The SLIs and burn-rate alerts above are implemented in
[`monitoring/prometheus/rules/slo.yaml`](../../monitoring/prometheus/rules/slo.yaml).

The file defines:

- One **recording-rule** group per endpoint (`slo:request:ratio_rate_<window>`,
  `slo:latency:ratio_rate_<window>`) for the windows used by the burn-rate
  alerts (5 m, 30 m, 1 h, 2 h, 6 h, 1 d, 3 d). Recording the ratios up front
  keeps the alerting expressions readable and cheap.
- One **alerting-rule** group per endpoint with the four burn-rate alerts for
  availability and latency.

`monitoring/prometheus/prometheus.yml` already loads `*.yml` from the rules
directory via the `rule_files` block; the new `rules/` subdirectory is included
when the Prometheus container starts (see § 6.1 below).
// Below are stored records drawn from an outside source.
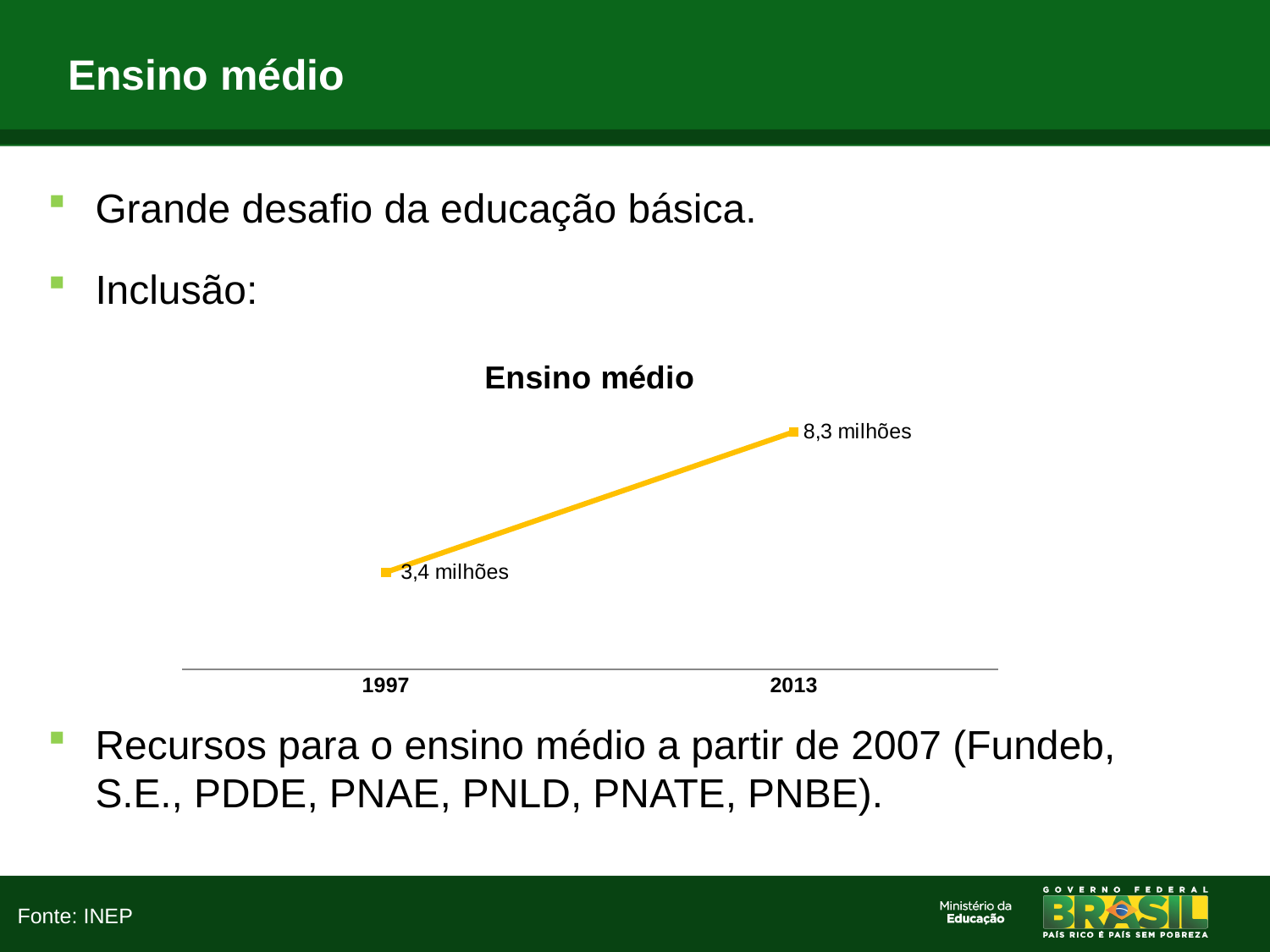
What colour is the line in the chart? yellow What kind of chart is shown on the slide? line chart What is the value for 2013 in the chart? 8,3 milhões What is the title of the chart? Ensino médio Which year has the higher value in the chart? 2013 Does the value rise or fall from 1997 to 2013? rise What is the value for 1997 in the chart? 3,4 milhões What is the difference between the 2013 value and the 1997 value? 4,9 milhões How many data points are plotted in the chart? 2 Which year has the lower value in the chart? 1997 Is the value for 2013 larger or smaller than the value for 1997? larger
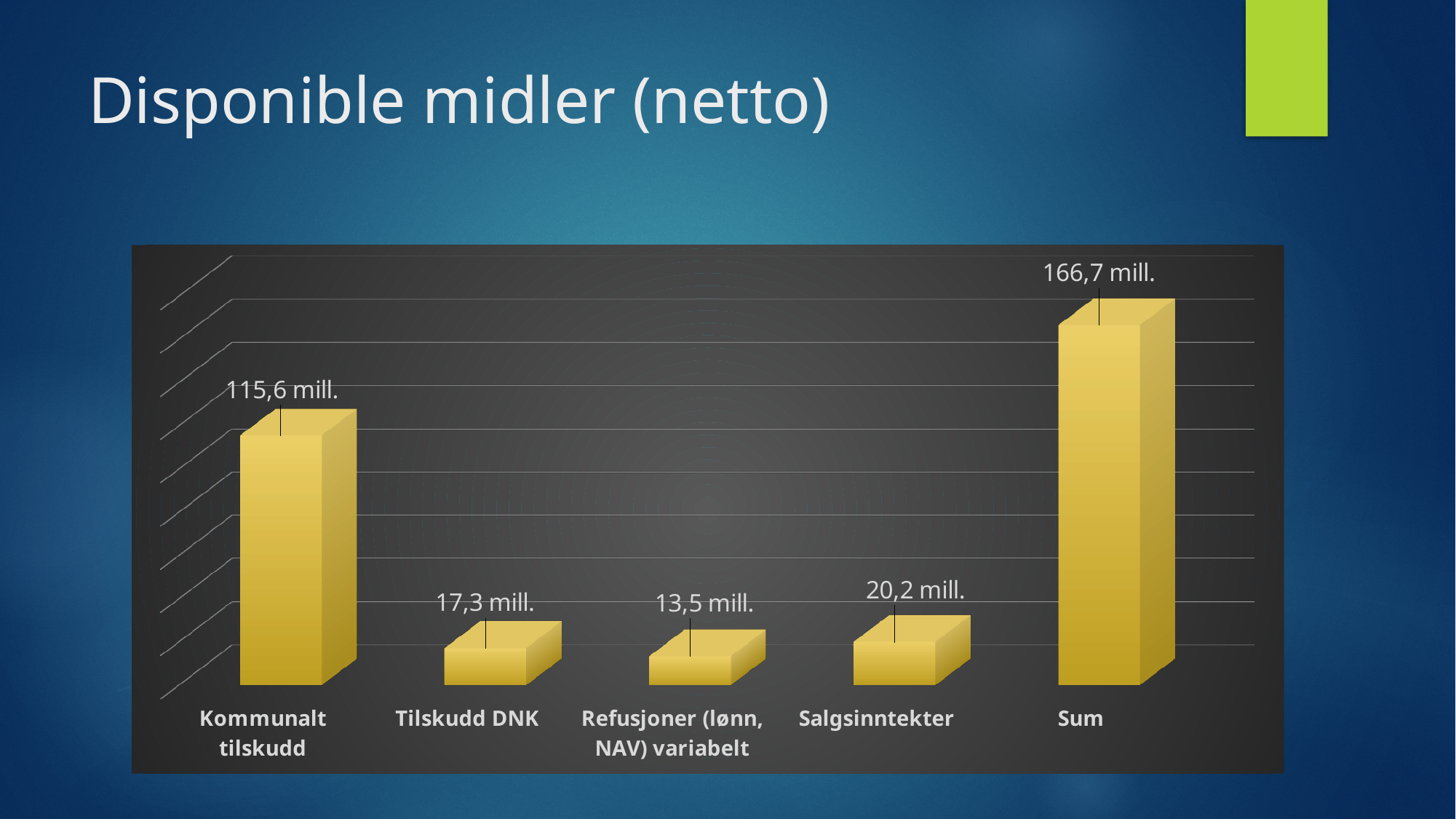
What type of chart is shown on the slide? Bar chart What is the value for Sum? 166,7 mill. What is the value for Salgsinntekter? 20,2 mill. Which category has the highest value? Sum What is the value for Refusjoner (lønn, NAV) variabelt? 13,5 mill. What is the value for Tilskudd DNK? 17,3 mill. How many categories are shown in the chart? 5 Which category has the lowest value? Refusjoner (lønn, NAV) variabelt What is the value for Kommunalt tilskudd? 115,6 mill. What is the difference between Salgsinntekter and Tilskudd DNK? 2,9 mill. What is the difference between Sum and Kommunalt tilskudd? 51,1 mill. Which is larger, Tilskudd DNK or Salgsinntekter? Salgsinntekter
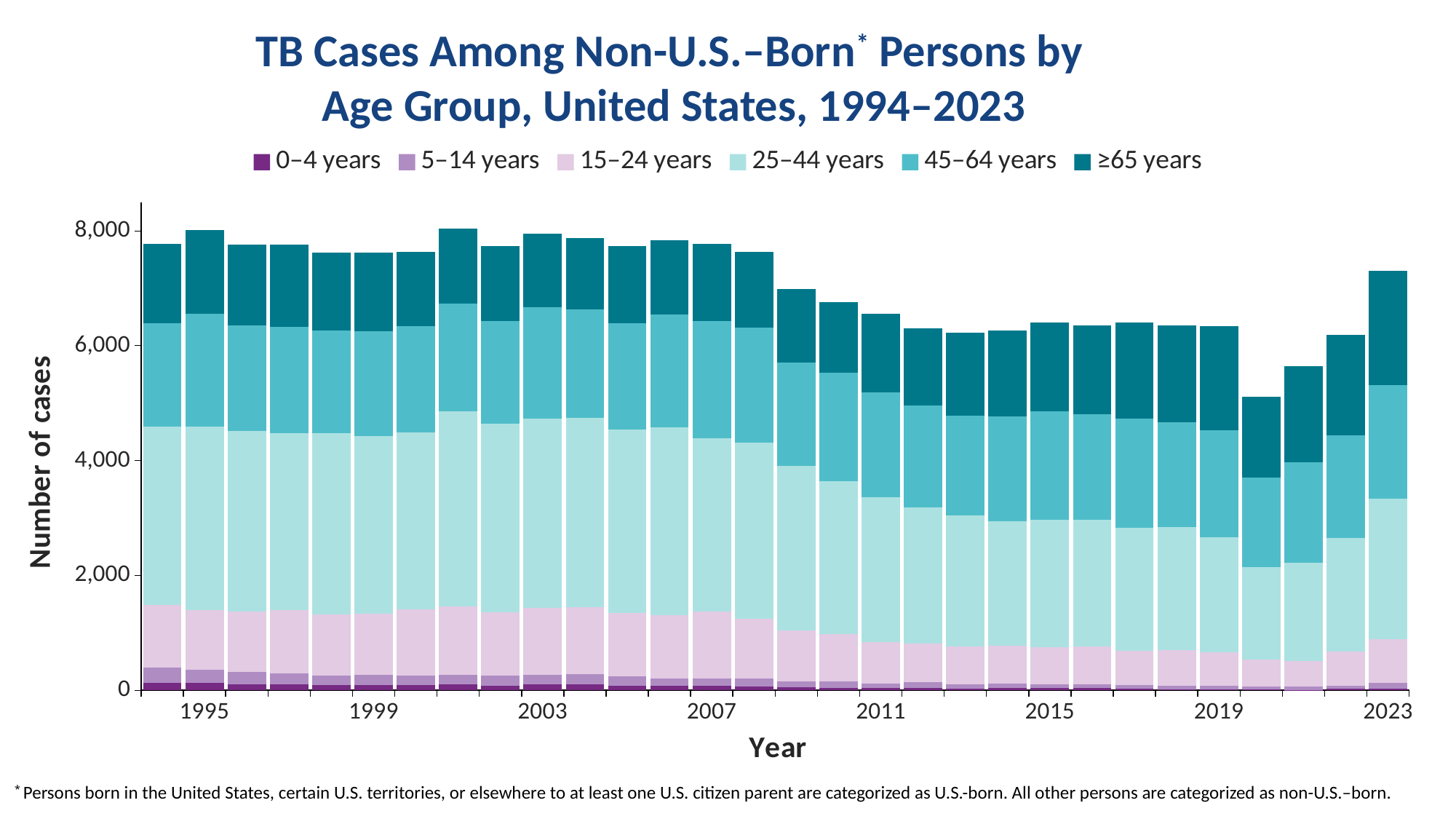
Which year has the larger total number of cases, 1995 or 2015? 1995 Which age group is plotted at the bottom of each stacked bar? 0–4 years How many age-group series does the legend list? 6 What kind of chart is shown on the slide? Stacked bar chart Is the total number of cases for 2023 greater or less than 6,000? greater Do the total number of cases generally rise or fall from 2007 to 2011? fall Which year has the larger total number of cases, 2019 or 2023? 2023 How many years (bars) are plotted in the chart? 30 Is the total number of cases for 2015 greater or less than 8,000? less Is the total number of cases for 2011 greater or less than 6,000? greater What is the label of the y axis? Number of cases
### 6.1 Prometheus configuration

`prometheus.yml` is updated to glob both the legacy `alert-rules.yml` and the
new `rules/` directory:

```yaml
rule_files:
  - 'alert-rules.yml'
  - 'rules/*.yaml'
```

Reload Prometheus in dev with:

```bash
docker compose -f docker-compose.monitoring.yml kill -s SIGHUP prometheus
```

In production, the same SIGHUP is delivered by the deploy pipeline.

---

## 7. Dashboard

A Grafana dashboard is being built in [GOO-120](/GOO/issues/GOO-120). It will
expose:

- Per-endpoint SLO compliance (current 30-day window vs. target).
- Remaining error budget (absolute requests + percentage).
- Burn-rate over the last 1 h / 6 h / 24 h / 3 d.
- Drill-down: latency histogram + status-code breakdown.

This document will be updated with the dashboard URL once the panel is provisioned.

---

## 8. Review cadence

- **Monthly**: SRE reviews actual burn vs. target and the alert noise budget;
  thresholds are tightened or relaxed in this document via PR.
- **Quarterly**: Product + SRE jointly re-prioritise the endpoint list (top 5
  may change as new revenue surfaces ship).

Changes to SLO numbers, the endpoint list, or the burn-rate matrix MUST go
through PR review and reference this file.